Public Display? No Way!
After being presented in evidence at the trial, Booth’s derigner was put in storage under the control of the U.S. Army Judge Advocate General. In 1925, the Smithsonian Institution requested that it be turned over to them for safekeeping and public display, but the request was sharply denied. The answer was repeated in 1931 when Lieutenant Colonel Ulysses S. Grant III, the grandson of Civil War General (and later President) Grant, asked that the gun be displayed to the public at Ford’s Theatre.
What’s the Problem?
The Adjutant General explained in a letter to Grant: “The relics should not be displayed to the public under any circumstances, on the theory that they would create interest in the criminal aspects of the great tragedy, rather than the historical features thereof, and would have more of an appeal for the morbid or weak-minded than for students of history. […] the Lincoln relics should not be placed upon exhibition anywhere.”
Under New Management
In 1940 the War Department got rid of the whole problem by turning the pistol and other conspirator trial artifacts over to the National Park Service, which was now administering Ford’s Theater. The superintendent of the Lincoln Museum allowed impersonal artifacts, like Booth’s keys, maps, and diary to go on display but not personal artifacts like the bullet and skull fragments, which went to the National Museum of Health and Medicine. The murder weapon was considered borderline but was eventually put on display in 1942.
An Ongoing Controversy
The deringer is still on display at Ford’s Theatre, to the curiosity of some guests and the horror of others.
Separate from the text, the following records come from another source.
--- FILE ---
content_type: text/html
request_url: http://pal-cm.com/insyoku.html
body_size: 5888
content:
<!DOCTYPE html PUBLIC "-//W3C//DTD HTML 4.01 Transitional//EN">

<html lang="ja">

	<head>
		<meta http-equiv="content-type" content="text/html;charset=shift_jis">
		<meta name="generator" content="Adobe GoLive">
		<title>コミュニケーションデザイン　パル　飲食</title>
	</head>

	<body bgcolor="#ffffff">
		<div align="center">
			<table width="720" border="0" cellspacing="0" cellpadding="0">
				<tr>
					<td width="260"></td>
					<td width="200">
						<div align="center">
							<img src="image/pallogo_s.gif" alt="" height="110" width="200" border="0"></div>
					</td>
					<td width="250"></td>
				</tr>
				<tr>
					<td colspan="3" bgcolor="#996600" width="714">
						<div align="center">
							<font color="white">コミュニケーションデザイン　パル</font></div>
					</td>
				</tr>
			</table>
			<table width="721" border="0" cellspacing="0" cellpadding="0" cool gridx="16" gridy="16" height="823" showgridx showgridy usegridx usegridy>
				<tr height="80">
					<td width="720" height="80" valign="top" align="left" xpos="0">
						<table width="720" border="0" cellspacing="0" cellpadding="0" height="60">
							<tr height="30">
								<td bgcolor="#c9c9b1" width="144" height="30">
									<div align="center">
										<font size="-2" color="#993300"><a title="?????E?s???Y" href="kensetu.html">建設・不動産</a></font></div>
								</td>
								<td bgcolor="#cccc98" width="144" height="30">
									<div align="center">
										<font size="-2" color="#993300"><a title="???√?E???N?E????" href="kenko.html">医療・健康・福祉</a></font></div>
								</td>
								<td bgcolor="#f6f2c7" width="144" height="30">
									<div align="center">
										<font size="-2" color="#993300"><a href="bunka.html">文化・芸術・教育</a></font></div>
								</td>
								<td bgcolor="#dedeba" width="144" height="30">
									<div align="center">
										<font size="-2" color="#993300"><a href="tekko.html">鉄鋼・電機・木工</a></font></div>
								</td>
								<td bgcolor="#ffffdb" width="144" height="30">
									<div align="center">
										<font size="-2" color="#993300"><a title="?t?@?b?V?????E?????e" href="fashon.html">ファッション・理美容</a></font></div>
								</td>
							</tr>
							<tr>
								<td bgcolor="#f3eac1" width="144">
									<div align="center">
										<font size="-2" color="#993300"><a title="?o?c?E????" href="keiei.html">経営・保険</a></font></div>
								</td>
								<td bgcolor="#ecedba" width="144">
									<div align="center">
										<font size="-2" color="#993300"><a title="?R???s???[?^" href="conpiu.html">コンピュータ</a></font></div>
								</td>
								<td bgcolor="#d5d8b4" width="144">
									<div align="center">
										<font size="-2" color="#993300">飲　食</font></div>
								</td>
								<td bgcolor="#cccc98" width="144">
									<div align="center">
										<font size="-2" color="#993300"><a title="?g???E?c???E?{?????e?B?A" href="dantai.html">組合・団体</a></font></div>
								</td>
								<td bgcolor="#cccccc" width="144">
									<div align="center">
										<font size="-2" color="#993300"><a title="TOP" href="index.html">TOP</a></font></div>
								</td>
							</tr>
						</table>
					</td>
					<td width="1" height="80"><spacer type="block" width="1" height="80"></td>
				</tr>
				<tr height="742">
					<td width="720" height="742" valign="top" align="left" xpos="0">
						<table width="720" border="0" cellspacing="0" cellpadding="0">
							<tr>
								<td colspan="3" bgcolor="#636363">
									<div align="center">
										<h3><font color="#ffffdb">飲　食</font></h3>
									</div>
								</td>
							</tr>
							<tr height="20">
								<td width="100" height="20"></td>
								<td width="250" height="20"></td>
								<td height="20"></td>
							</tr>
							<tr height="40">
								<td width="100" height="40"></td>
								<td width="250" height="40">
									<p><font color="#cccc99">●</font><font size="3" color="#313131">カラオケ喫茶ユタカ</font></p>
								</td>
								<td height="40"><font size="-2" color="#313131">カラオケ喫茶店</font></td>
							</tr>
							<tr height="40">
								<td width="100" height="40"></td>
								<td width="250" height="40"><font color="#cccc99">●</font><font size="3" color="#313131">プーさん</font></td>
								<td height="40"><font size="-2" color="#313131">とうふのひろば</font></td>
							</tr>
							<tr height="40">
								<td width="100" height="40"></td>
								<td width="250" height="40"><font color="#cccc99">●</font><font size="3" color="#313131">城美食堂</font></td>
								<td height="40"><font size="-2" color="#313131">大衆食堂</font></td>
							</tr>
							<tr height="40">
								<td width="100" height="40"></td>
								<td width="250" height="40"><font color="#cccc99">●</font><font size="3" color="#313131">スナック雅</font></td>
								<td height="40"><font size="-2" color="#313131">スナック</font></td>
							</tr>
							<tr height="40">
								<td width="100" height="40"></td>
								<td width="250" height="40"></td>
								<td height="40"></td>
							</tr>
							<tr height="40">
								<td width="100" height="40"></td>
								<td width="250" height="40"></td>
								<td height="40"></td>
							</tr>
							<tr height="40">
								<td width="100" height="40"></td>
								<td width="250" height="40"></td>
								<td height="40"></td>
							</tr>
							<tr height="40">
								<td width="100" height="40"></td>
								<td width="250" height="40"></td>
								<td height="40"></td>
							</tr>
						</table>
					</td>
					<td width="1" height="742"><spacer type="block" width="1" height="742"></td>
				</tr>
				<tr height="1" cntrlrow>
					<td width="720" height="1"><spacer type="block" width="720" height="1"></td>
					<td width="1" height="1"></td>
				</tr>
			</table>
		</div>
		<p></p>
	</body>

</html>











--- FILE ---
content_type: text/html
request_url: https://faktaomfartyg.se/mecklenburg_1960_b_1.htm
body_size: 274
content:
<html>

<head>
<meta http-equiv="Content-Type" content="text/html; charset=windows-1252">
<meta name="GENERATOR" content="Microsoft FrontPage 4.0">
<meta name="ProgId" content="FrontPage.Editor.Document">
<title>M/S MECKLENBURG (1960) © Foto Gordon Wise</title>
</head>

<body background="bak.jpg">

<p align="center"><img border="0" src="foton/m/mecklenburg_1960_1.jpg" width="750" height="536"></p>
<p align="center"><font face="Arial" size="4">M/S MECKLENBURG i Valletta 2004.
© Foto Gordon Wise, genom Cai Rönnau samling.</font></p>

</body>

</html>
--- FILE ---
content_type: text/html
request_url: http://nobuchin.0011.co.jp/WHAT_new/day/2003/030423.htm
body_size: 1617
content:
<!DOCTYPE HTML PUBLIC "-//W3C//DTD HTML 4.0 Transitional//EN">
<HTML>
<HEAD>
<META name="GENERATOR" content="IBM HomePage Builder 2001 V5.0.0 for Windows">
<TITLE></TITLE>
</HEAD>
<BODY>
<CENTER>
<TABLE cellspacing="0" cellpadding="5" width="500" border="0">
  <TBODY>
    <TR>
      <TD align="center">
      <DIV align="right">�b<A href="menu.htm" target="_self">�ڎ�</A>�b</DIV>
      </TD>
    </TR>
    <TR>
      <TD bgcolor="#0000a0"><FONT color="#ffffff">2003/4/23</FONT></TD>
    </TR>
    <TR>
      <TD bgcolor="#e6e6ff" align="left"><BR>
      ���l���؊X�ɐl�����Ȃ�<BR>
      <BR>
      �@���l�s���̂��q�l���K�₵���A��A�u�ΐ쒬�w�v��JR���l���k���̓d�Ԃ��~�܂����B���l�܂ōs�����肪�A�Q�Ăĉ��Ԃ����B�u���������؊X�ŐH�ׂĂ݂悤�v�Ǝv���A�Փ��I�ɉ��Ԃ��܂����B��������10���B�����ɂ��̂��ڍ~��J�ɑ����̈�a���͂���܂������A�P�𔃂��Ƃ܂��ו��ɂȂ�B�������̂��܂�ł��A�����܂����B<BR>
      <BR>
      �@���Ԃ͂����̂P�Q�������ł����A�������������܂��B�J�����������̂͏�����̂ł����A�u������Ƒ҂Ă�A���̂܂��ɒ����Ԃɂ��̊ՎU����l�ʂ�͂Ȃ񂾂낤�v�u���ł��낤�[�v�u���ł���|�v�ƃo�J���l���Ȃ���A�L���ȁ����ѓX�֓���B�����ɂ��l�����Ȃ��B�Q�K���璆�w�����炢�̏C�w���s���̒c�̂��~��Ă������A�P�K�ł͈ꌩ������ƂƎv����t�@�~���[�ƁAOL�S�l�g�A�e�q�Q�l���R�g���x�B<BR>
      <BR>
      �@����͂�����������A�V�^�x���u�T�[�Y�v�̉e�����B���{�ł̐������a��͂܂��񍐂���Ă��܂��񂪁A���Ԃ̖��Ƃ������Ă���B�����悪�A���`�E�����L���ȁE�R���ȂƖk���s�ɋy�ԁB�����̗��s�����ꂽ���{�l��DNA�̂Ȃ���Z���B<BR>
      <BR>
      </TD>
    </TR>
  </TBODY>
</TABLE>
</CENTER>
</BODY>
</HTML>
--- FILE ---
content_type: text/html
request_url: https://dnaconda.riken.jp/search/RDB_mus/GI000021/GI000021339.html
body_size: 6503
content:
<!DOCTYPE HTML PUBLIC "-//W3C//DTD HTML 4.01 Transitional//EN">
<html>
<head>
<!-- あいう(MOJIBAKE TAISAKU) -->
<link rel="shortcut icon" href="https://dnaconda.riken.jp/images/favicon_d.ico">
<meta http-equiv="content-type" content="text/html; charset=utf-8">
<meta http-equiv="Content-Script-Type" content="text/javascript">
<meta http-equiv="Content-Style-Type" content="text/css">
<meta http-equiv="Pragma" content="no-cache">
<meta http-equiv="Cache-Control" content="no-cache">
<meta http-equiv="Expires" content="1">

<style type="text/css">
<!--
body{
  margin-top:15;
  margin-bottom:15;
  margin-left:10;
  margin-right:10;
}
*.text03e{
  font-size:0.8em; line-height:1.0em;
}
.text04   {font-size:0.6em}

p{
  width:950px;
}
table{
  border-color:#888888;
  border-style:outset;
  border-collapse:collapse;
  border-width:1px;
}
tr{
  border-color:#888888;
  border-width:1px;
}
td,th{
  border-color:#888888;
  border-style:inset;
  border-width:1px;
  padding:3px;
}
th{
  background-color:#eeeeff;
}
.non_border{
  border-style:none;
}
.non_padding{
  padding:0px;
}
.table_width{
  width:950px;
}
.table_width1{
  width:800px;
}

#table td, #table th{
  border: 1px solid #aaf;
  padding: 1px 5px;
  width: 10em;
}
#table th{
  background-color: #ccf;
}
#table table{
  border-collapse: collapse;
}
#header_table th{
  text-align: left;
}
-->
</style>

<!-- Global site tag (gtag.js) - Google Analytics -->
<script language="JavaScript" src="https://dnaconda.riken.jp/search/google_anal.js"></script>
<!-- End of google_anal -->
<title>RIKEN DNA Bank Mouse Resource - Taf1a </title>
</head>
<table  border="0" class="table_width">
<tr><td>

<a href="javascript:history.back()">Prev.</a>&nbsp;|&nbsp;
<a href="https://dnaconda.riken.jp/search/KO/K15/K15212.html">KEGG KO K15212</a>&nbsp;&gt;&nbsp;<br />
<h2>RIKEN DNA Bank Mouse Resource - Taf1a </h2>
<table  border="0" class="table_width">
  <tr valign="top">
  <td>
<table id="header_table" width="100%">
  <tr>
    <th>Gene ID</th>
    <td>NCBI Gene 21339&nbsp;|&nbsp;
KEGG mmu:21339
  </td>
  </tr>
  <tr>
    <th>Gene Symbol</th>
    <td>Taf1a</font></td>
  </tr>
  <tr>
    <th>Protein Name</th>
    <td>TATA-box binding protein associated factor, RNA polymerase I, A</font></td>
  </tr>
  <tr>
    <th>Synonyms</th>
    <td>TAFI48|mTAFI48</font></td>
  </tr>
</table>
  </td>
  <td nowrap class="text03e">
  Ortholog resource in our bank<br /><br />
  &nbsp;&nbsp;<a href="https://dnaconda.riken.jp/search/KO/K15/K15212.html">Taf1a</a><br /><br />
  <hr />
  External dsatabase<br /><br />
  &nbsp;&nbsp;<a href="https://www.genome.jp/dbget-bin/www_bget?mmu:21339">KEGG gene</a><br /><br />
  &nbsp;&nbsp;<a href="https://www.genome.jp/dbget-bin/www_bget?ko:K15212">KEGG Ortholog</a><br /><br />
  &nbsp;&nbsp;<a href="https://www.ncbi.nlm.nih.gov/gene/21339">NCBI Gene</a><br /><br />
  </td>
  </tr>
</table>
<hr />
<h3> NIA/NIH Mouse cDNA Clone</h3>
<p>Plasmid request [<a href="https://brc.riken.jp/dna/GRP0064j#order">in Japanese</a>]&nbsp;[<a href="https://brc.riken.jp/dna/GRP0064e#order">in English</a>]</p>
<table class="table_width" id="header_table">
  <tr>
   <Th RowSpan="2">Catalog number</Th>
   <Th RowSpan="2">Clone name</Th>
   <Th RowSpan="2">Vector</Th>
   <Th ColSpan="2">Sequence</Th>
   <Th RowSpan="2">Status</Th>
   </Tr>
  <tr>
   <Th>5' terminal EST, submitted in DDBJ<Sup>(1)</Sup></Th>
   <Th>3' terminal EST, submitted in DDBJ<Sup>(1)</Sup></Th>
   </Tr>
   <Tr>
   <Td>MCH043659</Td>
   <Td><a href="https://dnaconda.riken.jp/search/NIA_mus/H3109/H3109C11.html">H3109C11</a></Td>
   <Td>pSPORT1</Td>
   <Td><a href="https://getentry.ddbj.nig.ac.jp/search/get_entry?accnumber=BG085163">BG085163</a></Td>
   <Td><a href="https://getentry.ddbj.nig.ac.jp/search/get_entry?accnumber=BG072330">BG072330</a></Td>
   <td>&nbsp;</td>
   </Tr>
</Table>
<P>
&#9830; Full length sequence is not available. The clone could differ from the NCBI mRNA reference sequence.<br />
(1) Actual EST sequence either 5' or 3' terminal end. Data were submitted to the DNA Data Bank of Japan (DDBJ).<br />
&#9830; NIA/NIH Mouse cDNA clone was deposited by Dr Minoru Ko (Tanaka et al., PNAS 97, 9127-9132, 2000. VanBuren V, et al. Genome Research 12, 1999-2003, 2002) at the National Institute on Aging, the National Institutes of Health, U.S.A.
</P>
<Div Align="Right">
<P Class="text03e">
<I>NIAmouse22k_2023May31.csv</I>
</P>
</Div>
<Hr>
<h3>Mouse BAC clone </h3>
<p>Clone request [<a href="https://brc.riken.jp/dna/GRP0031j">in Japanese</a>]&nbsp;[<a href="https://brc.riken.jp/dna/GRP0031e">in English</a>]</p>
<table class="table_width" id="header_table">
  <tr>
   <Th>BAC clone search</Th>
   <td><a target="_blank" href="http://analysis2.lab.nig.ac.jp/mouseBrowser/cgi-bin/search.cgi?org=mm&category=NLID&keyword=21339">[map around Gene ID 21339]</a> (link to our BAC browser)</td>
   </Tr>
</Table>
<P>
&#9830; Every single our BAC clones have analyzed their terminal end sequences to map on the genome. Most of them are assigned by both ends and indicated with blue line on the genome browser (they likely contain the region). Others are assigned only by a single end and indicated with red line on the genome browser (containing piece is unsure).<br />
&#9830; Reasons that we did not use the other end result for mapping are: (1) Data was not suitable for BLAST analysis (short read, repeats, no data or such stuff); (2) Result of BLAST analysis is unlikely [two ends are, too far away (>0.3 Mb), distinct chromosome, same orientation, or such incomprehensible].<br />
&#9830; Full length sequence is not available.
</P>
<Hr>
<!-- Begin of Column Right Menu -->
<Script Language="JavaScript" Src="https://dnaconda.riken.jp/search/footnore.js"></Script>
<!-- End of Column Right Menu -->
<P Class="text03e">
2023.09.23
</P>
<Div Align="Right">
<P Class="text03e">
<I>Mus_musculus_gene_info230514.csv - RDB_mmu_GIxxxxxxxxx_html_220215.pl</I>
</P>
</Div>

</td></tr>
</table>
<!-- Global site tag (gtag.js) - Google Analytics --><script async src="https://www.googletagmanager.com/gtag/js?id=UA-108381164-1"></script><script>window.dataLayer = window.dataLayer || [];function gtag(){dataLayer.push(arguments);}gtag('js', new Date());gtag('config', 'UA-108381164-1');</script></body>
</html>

Since it is an antique weapon at this point, perhaps some of the morbidity of it is lost on modern viewers. The administration at Ford’s is keen to make sure the pistol is not displayed in a way that glorifies it or treats it reverentially but places it in the context of the harm it did. Visitors are given the opportunity to give their responses online to the question “How should museums display weapons of violence”?”